A titre perso, la "règle" que je me fixe pour suivre un compte est de d'abord balayer l'équivalent de 2 ou 3 pages écran de ses derniers gazouillis. Si 2 ou 3 attirent mon attention en plus de celui qui m'a initialement amené sur ce compte, alors je deviens un de ses followers.
Cécité contextuelle. Autre remarque, ces audiences contextuelles sont aussi des audiences qui ont du mal à identifier un contexte plus large que le tweet qui déclenche leur suivi : ainsi, malgré les modifications du bandeau et de la bio de mon ancien compte, et bien que j'ai indiqué – me semble-t-il assez clairement – le changement, celui-ci continue de glaner des followers. Etrange.
Effet de persistance. Non seulement les gens continuent de s'abonner à mon ancien compte mais la plupart de celles et ceux qui ont vu le changement et sont venus s'abonner au nouveau compte ne se désabonnent pas de l'ancien. Dark Pattern ou flemmasse cognitive (ou un peu des deux), je m'aperçois que moi-même je ne fais quasiment jamais le ménage dans les comptes que je suis pour me désabonner de ceux qui ne m'intéressent plus.
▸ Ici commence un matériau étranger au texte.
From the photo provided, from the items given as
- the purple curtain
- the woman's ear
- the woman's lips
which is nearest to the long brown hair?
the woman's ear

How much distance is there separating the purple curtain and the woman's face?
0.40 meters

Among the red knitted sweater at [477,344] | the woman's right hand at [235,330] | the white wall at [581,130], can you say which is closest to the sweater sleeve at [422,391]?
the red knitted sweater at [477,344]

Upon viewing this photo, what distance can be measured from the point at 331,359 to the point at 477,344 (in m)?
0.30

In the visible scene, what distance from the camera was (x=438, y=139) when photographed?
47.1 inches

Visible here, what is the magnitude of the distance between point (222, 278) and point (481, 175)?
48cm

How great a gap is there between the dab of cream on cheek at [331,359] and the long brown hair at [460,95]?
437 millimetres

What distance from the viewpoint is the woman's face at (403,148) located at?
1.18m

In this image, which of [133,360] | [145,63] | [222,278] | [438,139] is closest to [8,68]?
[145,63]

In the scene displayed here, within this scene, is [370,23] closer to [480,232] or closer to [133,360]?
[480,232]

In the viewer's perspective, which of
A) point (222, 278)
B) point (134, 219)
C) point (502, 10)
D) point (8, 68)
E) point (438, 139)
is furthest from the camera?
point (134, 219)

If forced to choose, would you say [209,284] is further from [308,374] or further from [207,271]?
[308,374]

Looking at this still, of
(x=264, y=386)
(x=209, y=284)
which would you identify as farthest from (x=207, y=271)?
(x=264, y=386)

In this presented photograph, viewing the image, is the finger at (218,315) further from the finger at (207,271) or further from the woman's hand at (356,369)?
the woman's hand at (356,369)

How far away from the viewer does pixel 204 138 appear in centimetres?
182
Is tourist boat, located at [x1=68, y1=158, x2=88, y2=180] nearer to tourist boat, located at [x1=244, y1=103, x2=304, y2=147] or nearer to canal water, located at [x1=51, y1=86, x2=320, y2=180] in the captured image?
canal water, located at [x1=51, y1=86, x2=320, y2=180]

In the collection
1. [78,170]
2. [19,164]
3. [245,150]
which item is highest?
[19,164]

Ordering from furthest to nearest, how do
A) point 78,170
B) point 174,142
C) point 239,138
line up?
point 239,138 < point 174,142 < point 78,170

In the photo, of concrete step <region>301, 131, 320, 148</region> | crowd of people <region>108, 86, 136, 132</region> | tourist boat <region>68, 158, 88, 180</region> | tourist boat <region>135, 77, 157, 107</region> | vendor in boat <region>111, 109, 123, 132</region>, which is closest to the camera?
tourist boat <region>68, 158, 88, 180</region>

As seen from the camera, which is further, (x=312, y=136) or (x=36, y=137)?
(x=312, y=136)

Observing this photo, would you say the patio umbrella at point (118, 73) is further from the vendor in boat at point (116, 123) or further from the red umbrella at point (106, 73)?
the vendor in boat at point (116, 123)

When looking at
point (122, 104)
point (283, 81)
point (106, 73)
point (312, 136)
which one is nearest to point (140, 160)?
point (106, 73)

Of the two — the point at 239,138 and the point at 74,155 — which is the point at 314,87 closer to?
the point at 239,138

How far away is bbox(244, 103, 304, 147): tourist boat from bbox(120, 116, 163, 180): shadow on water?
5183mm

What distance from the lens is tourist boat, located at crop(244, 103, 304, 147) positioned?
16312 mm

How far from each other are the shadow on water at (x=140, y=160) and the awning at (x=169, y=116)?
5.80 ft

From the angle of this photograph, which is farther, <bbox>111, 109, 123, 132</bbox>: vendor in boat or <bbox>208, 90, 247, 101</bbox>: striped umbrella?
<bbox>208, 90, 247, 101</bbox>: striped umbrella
Et davantage qu'un effet de sédimentation c'est là surtout un procédé d'agglutination souvent nuisible à notre routine et à notre capacité attentionnelle.
Attachement paradoxal. Ma volonté de changer de compte pour rester maître de mon espace de parole est sincère et je crois en tout cas l'avoir argumentée. Mais pour rester totalement sincère il faut aussi avouer que j'ai regretté de ne plus posséder la puissance de feu d'une (relative) notoriété de 10 000 followers pour être en capacité d'alerter sur un certain nombre de trucs qui me hérissent, notamment la question de l'immonde projet "Bienvenue en France" porté par Frédérique Vidal.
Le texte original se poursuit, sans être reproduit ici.